A 50-year-old labourer charged with murder in Whanganui can now be named as the older brother of Labour list MP Kiri Allan.
Eric Ara Mete had his interim name suppression lifted at the High Court in Whanganui this morning.
He has been accused of murdering his partner and leaving her body in an apartment for days.
Mr Mete was charged with murder a month ago after police found the body of 41-year-old Lorna-Anne Thompson in an apartment on the corner of Victoria Avenue and Ingestre Street.
Police believe she was murdered at least four days before she was found.
Ms Allan went public today and spoke to media about her brother and the devastation of her whānau.
"It's been an incredibly trying time...our thoughts and all of our aroha have been with the victim and her whānau."
As whānau members, they took the consequences upon their shoulders, said Ms Allan.
"For us there's inherent whakamā [shame]... and so it's been a challenging time."

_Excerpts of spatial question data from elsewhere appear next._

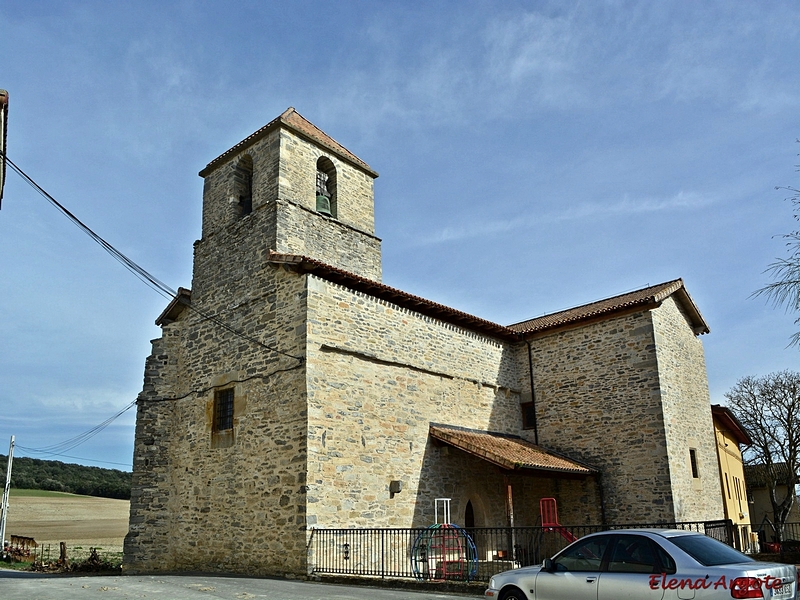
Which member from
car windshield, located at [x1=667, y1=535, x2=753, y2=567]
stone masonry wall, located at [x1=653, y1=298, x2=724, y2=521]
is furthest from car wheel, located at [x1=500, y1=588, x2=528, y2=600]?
stone masonry wall, located at [x1=653, y1=298, x2=724, y2=521]

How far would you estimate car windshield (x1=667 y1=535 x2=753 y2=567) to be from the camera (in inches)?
254

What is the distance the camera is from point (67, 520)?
4534cm

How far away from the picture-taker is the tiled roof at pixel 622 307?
1838 cm

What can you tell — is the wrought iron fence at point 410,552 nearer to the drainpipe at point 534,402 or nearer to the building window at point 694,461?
the drainpipe at point 534,402

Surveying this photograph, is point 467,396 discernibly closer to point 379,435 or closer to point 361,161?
point 379,435

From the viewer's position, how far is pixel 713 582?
6117 mm

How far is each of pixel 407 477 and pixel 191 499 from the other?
5.56m

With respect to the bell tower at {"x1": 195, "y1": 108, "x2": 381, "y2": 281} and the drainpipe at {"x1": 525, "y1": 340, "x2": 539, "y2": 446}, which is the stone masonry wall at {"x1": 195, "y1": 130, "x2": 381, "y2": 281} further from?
the drainpipe at {"x1": 525, "y1": 340, "x2": 539, "y2": 446}

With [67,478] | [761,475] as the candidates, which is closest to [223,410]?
[761,475]

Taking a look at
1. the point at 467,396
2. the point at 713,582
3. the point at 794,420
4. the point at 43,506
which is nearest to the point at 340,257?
the point at 467,396

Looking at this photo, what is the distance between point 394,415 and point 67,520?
130ft

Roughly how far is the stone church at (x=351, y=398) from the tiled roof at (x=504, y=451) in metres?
0.08

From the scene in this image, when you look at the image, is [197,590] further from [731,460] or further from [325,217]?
[731,460]

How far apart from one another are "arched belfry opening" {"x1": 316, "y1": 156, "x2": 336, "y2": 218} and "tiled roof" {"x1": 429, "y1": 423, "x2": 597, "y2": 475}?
7.03m
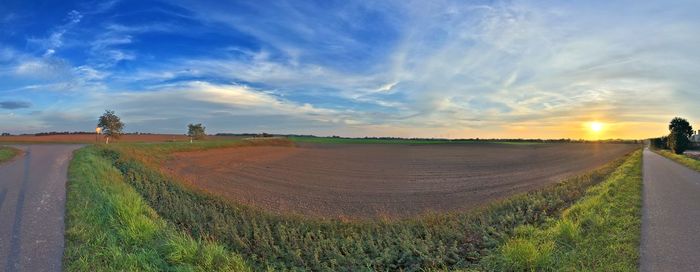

Her whānau came from a "small area where all of the families are inter-connected", she said, and have been for many generations.
She was "particularly mindful" of the young people involved and of the way the two whānau - her's in particular - managed the harm.
Being an MP added an "extra element" and she had been concerned about the impact her personal role would have.
"One of the things I've been very mindful to do in any of my engagements with my family and any other person connected, to be very clear about my two different roles that I carry...I'm an aunty, I'm a sister, I'm a daughter and that's been really important to me over the last couple of weeks to put that role at the forefront of my mind.
"That said I know that being a parliamentarian attracts additional attention."
She also said often these tragedies happened "behind closed doors and in the darkness".
That included the devastating impact of methamphetamine use, including within her own whānau and community, as highlighted in a recent report.
"The East Coast is the second highest youth rates in the country...I often talk about it as being in the shadows...and so for me the things that happen in my own whānau bring home the realities of what's happening for many whānau.
"And if anything this is a relatively public exposure of things that many families, in particular my own community, encounter."
She said it reaffirmed to her how as an MP she "had come to this place" and how she wanted to be part of creating solutions for whānau like her own.
She comes from a very big family, the ninth of 10 children.
"We have different familial relations, parental arrangements, and to have been brought up in different environments, with about 70 first cousins on one side."
Mete was her older brother, but they were not brought up together.
"We were brought up in separate communities and towns...but his children were still my nephews and nieces and at the end of the day we are whānau."
Mr Mete was wearing jeans, a black denim jacket and black t-shirt when he appeared today. The public gallery was almost full with whānau and supporters from both the victim and accused.
He was remanded in custody until July, where he will be expected to enter a plea.